L’ancien chef de l’Etat brésilien d’extrême droite Jair Bolsonaro a été condamné jeudi à 27 ans de prison pour tentative de coup d’Etat à l’issue d’un procès historique, malgré les intenses pressions du président américain Donald Trump en sa faveur.
Jair Bolsonaro était accusé d’avoir été le chef d’une « organisation criminelle » ayant conspiré pour assurer son « maintien autoritaire au pouvoir » malgré sa défaite face au président actuel de gauche, Luiz Inacio Lula da Silva, lors de l’élection de 2022.
Le secrétaire d’Etat américain Marco Rubio a presque aussitôt promis des représailles : les Etats-Unis vont « répondre en conséquence » à cette condamnation « injuste », a-t-il promis.
Par quatre voix contre une, la Cour suprême a déclaré coupable l’ex-président brésilien (2019-2022), 70 ans, le condamnant à 27 ans et trois mois de prison.
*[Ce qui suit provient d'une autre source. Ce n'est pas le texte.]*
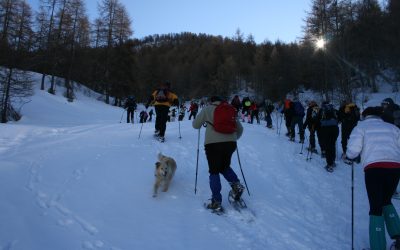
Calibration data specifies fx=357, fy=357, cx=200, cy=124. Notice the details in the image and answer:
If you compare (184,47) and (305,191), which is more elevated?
(184,47)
Il a été reconnu chef d’une « organisation criminelle » ayant conspiré pour assurer son « maintien autoritaire au pouvoir » après sa défaite face au président de gauche actuel, Luiz Inacio Lula da Silva, lors de l’élection de 2022.
« Ils appellent cela un procès alors que tout le monde connaissait le résultat avant même que cela commence », a réagi sur le réseau social X Flavio Bolsonaro. Le fils aîné de l’ex-président a fustigé une « suprême persécution », à un peu plus d’un an de la présidentielle de 2026.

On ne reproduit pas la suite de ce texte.